In his weekly Ask The Mayor segment on Friday morning, Mayor Bill de Blasio was asked why it was necessary to send "hundreds and hundreds of police officers in full military gear" to small non-violent demonstrations.

"If people are feeling there's a kind of militarism going on, that's not acceptable," de Blasio said. "The goal is to constantly reduce the presence and have it be more consistent with the values of neighborhood policing that we've been implementing and that have really changed the relationship in neighborhoods all over the city."

A de Blasio spokesperson did not respond to our question about whether the mayor thinks the NYPD's aggressive clearing of Washington Square Park counts as unacceptable militarism.

At around 7 p.m. on Friday, hours before the midnight curfew, exuberant New Yorkers gathered by the park's fountain to celebrate President Donald Trump's likely loss to former Vice President Joe Biden. Led by young Black Lives Matter organizers, much of the group later left the park to march through the East Village.

They were flanked by at least 300 NYPD officers, many on bikes and in full body armor, who looked on as young people twerked in the street and sparked cheers from outdoor diners.

Unlike the two previous nights, police made no arrests during the march. In a tweet on Saturday morning, NYPD Commissioner Dermot Shea praised the "group of NYPD officers" who escorted the "loud, passionate but orderly" march through the streets. But some demonstrators said the militarized police presence was yet more evidence that the department was clamping down on peaceful protest.

Cops guarding the protest on Friday night.

"They’re here to provoke instances where they can be violent. They’re here to intimidate," Reese Fluellen told Gothamist. The 34-year-old Hell’s Kitchen resident said that he was walking on the sidewalk when an unsteady bike cop rammed into his leg and knocked a mirror off a parked car. The officer then threatened him with arrest, he said.
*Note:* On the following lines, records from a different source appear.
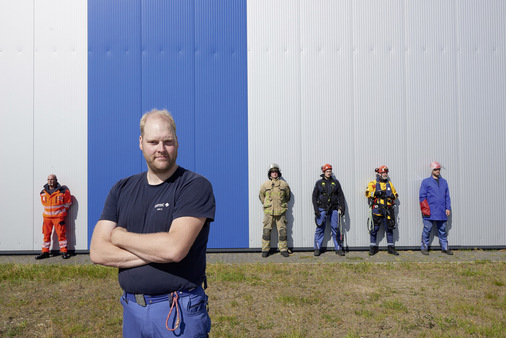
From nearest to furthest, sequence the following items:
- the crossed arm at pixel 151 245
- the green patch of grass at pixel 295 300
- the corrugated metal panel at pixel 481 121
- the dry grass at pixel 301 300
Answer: the crossed arm at pixel 151 245 → the dry grass at pixel 301 300 → the green patch of grass at pixel 295 300 → the corrugated metal panel at pixel 481 121

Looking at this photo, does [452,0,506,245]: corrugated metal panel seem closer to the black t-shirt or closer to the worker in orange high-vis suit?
the black t-shirt

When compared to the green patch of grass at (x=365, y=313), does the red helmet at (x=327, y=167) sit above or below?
above

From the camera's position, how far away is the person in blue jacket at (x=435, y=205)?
923 centimetres

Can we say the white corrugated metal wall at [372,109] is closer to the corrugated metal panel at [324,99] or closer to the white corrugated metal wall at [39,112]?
the corrugated metal panel at [324,99]

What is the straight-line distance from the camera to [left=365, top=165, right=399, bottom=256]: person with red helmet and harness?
912 centimetres

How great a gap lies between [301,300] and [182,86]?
6.26 m

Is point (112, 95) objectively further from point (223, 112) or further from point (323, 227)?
point (323, 227)

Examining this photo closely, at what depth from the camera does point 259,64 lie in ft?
32.0

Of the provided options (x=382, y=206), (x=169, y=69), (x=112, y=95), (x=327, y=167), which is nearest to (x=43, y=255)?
(x=112, y=95)

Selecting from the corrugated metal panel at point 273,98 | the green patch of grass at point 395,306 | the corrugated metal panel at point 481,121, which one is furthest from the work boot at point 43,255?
the corrugated metal panel at point 481,121

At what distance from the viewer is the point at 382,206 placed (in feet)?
29.9

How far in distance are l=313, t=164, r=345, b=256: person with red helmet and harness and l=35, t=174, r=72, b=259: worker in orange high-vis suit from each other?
604 cm

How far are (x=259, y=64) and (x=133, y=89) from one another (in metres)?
3.29

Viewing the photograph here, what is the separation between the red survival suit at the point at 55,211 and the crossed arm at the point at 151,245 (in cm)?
768
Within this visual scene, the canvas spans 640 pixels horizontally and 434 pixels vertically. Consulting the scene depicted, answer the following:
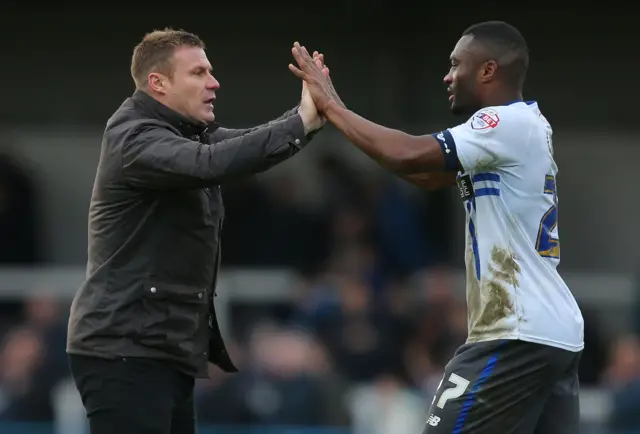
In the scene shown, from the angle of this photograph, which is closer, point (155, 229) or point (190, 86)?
point (155, 229)

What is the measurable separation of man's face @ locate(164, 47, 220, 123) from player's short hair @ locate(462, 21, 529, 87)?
1.16m

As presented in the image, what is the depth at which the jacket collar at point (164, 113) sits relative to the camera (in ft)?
19.8

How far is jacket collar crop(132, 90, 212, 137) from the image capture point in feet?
19.8

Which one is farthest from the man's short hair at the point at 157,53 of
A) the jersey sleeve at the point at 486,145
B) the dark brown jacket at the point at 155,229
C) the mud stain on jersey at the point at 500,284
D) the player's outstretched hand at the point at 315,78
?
the mud stain on jersey at the point at 500,284

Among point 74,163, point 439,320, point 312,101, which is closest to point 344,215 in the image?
point 439,320

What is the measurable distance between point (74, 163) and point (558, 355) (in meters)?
7.83

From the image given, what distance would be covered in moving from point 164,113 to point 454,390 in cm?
166

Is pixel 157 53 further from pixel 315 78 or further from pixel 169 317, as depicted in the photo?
pixel 169 317

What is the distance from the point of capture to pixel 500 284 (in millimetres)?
5703

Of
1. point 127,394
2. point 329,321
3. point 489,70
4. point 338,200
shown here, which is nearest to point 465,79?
point 489,70

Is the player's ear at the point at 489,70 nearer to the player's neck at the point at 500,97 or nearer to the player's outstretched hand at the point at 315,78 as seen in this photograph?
the player's neck at the point at 500,97

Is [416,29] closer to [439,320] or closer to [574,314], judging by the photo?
[439,320]

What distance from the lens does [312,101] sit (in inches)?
235

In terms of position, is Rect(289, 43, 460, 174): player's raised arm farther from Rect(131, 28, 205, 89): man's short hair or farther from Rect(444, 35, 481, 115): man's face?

Fluellen attributed the behavior to the department's simmering anger at the Black Lives Matter movement after this summer's wave of protests.

"They’re angry about Trump losing, they're angry about all of this," he said. "They're like little kids who don’t get their way and want to take it out on everyone else."

As the group marched north on Avenue A, the cops on bikes took to the sidewalk, peddling past crowds of confused outdoor diners. A group of friend sitting outside the Kazuzah hookah lounge attempted to ask the passing convoy of cops what was happening — but were ignored.

“I think it’s good cops are there to keep people safe," said one member of the hookah group, who gave his name as Baron. "But come on, it’s a celebration.”